Das Oberlandesgericht (OLG) Wien hatte als zweite Instanz in einem arbeitsrechtlichen Streit zu entscheiden. Ein Mitarbeiter erklärte nach einer Beschimpfung durch den Geschäftsführer seinen Austritt.

Ein Mitarbeiter (Elektriker mit Meisterprüfung) hat dem Geschäftsführer gegenüber seine Kündigung erklärt. Wenige Stunden später kam es zwischen den beiden zu einer fachlichen Diskussion über die richtige Ausführung einer Arbeit auf einer Baustelle. Plötzlich verwendete der Geschäftsführer Worte wie „Idiot“ oder „deppert“. Daraufhin verließ der
Mitarbeiter (Kläger im Gerichtsverfahren) den Arbeitsplatz und sagte: „Ich habe jetzt genug, ich gehe zum Arzt“. Noch am selben Tag erklärte der Kläger schriftlich, dass das Arbeitsverhältnis fristgerecht und ordentlich zum heutigen Tag gekündigt sei. Im Gerichtsprozess begehrte der Kläger die Beendigungsansprüche für einen berechtigten Austritt.
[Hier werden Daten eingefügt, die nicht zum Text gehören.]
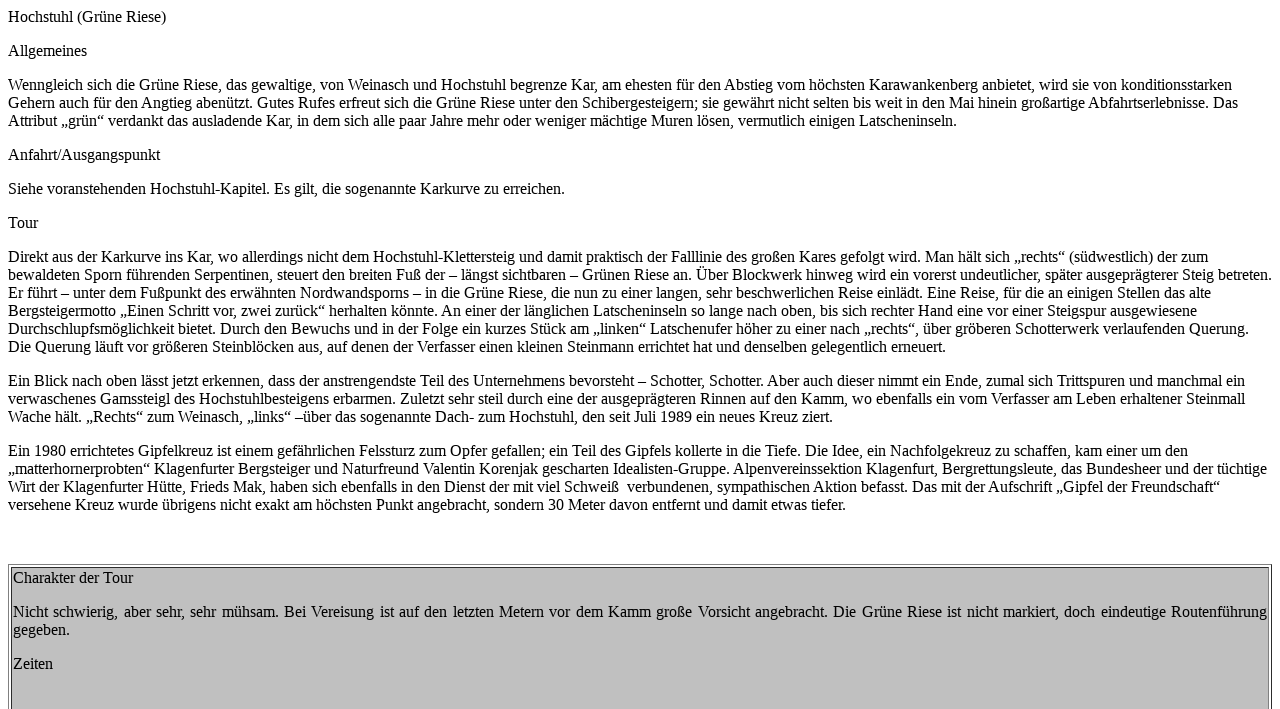

--- FILE ---
content_type: text/html
request_url: https://www.klopein.at/wandern/hochstuhlgrueneriese.htm
body_size: 1992
content:
<html>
Das Erstgericht gab dem Kläger nicht Recht, das Berufungsgericht (OLG Wien) hingegen sehr wohl und erachtet den Austritt aufgrund der groben Ehrenbeleidigung als berechtigt. Entscheidend ist nach OLG, ob die Ehrenbeleidigung nach ihrer Art und nach den Umständen, unter welchen sie erfolgt, von einem Menschen mit normalen Ehrgefühl nicht anders
als mit dem Abbruch der Beziehungen beantwortet werden kann. Im vorliegenden Fall verließ der Kläger mit den Worten, er habe jetzt genug, den Arbeitsplatz. Bereits aus dieser Reaktion ist die ehrenverletzende Wirkung der Äußerung des Geschäftsführers abzuleiten.